The commissioners’ letter sharply escalates public criticism of the Mariner East project in Chester County, where Sunoco hit an aquifer during drilling last summer, and where sinkholes appeared at Lisa Drive in West Whiteland Township starting late last year. The PUC, citing the risk of a “catastrophic” event, halted the operation in March for a safety inspection, and allowed it to resume in early May.
But on May 24, Administrative Law Judge Elizabeth Barnes again suspended construction in West Whiteland Township, saying there was an imminent risk to public safety because the construction was taking place alongside the active Mariner East 1 pipeline, and that both were running through unstable geology.
The full PUC will decide whether to uphold the judge’s order, and is expected to announce its decision at a public meeting on June 14.
The commissioners said some Sunoco representatives and contractors had tried to address community concerns, but the issues raised should be addressed by Sunoco’s senior management, not their employees on the ground.
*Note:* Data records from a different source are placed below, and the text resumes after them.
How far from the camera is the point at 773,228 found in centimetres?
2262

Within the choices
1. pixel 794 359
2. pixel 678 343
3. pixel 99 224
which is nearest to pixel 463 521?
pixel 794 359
The letter was especially critical of Sunoco’s leadership, which it said “has shown no regard for the extensive and unreasonable impact pipeline construction is having throughout Chester County or for the fear Mariner East has sown in our communities about the risk of a pipeline accident.”
Sunoco responded to the letter by saying that it has conducted six sessions of its Mariner Emergency Responder Outreach program in Chester County since 2014. The company also said it hosted emergency preparedness meetings “with schools and municipalities near the ME2 right of way.”
Across Pennsylvania, the company has conducted 84 such sessions that have been attended by more than 1,950 first responders, the company said in a statement.
Chester County Commissioners’ letter to PUC opposing Mariner East pipeline project (Text)
StateImpact Pennsylvania is a collaboration among WITF, WHYY, and the Allegheny Front. Reporters Reid Frazier, Rachel McDevitt and Susan Phillips cover the commonwealth’s energy economy. Read their reports on this site, and hear them on public radio stations across Pennsylvania.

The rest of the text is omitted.